WATCH: Kate Middleton makes heartfelt plea to parents in new mental health campaign video
The Duchess of Cambridge has made her first public appearance of sorts since her pregnancy announcement - launching a national mental health campaign with a video message.
The message, recorded before last week's announcement that Kate is expecting her third child, supports an initiative that aims to equip primary school children with the confidence to talk about their feelings or listen to friends when they need a sympathetic ear.
Kate is backing the You're Never Too Young To Talk Mental Health campaign run by the Anna Freud National Centre for Children and Families, which she supports as patron.
As part of the initiative, the Duchess has also written the introduction to a leaflet to help parents and carers start conversations with their children about mental health.
In the pamphlet, Kate says: "As parents, we all want our children to have the best possible start in life. Encouraging children to understand and be open about their feelings can give them the skills to cope with the ups and downs that life will throw at them as they grow up.
"It's important that our children understand that emotions are normal and that they have the confidence to ask for help if they are struggling."
The Duchess' video message is an introduction to an animated film, co-produced by children and teachers, which takes youngsters through different mental health scenarios and how they can cope if they have problems.
In the footage, Kate says about the animated film: "It helps us all talk about our mental health, what to say and who to talk to when we have feelings that are too big to manage on our own, and how to listen and help if one of our friends is finding things difficult."
The Anna Freud centre is named after the pioneer of child psychoanalysis - and daughter of the famous psychoanalyst Sigmund Freud - who was instrumental in its creation.

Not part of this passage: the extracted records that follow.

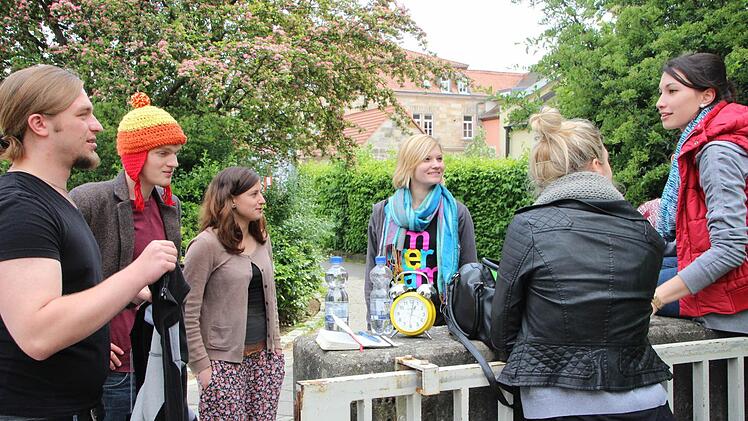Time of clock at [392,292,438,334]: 1:01
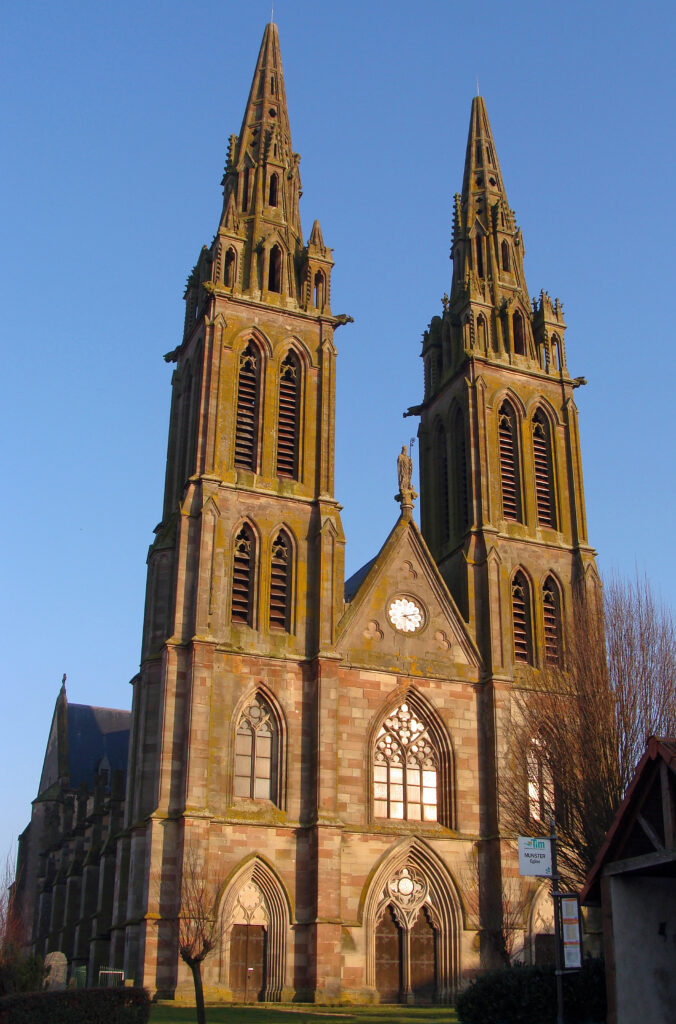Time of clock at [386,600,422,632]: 4:12
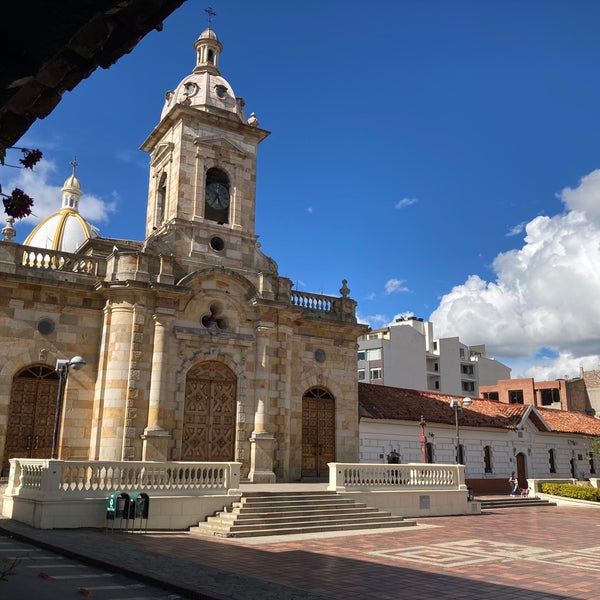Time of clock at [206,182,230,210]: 7:25
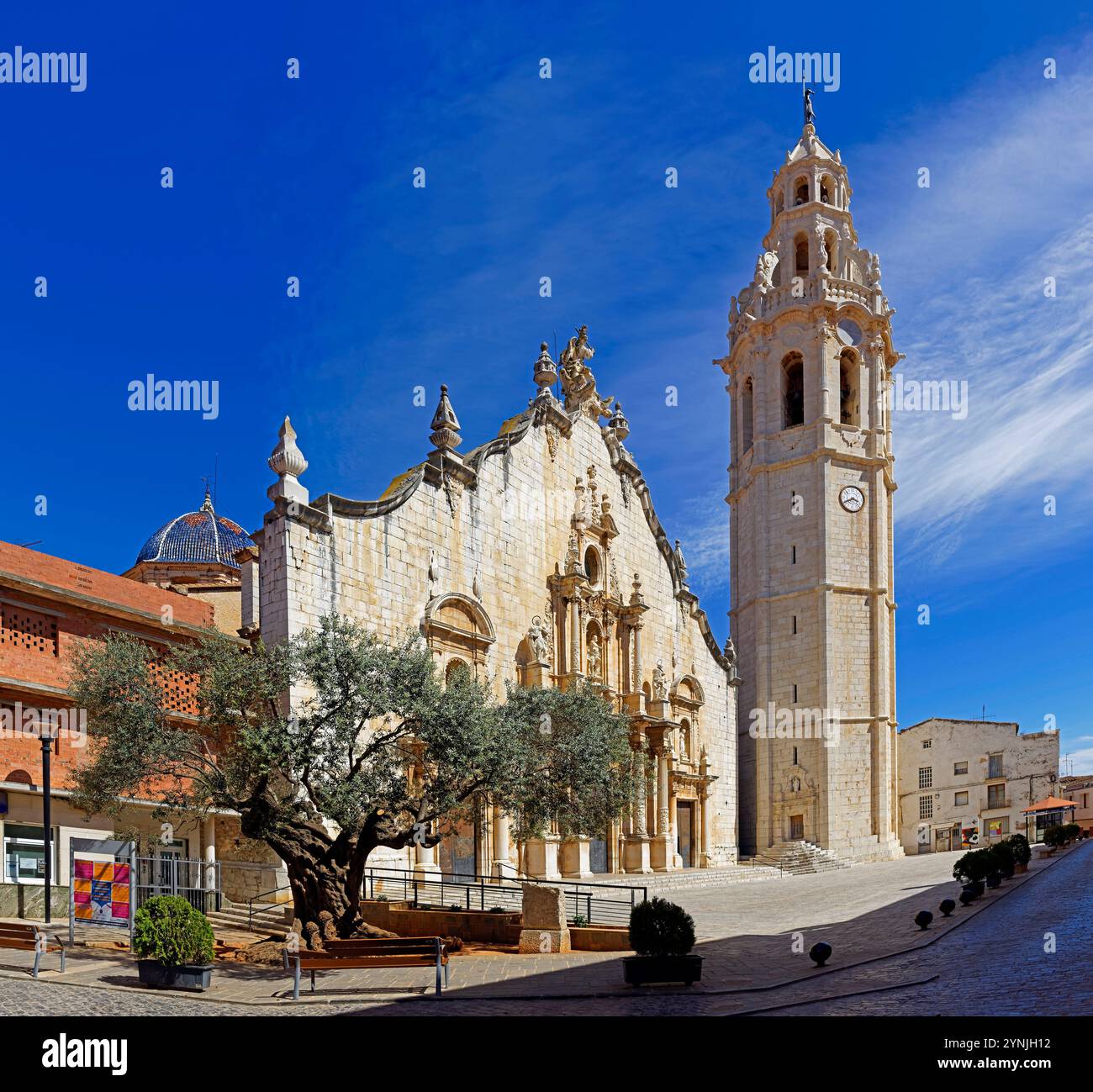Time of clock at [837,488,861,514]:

She set up the Hampstead War Nurseries in 1941 in response to the social and emotional upheaval faced by children in wartime, and over the decades it developed into a centre of teaching and research and a major service provider.
The centre said research has shown half of all lifetime mental health problems start by the age of 14 and 20% of adolescents may experience a mental health problem in any given year.
Professor Peter Fonagy, the institution's chief executive, said: "One of the most effective things we can do is to give children the language they need to discuss mental health and encourage them to have open conversations at home and at school.
"Helping children identify problems that they or their friends are having is the first step towards resolving those problems.
"If we can help children who are struggling with their feelings or experiences, they will be happier and perform better at school."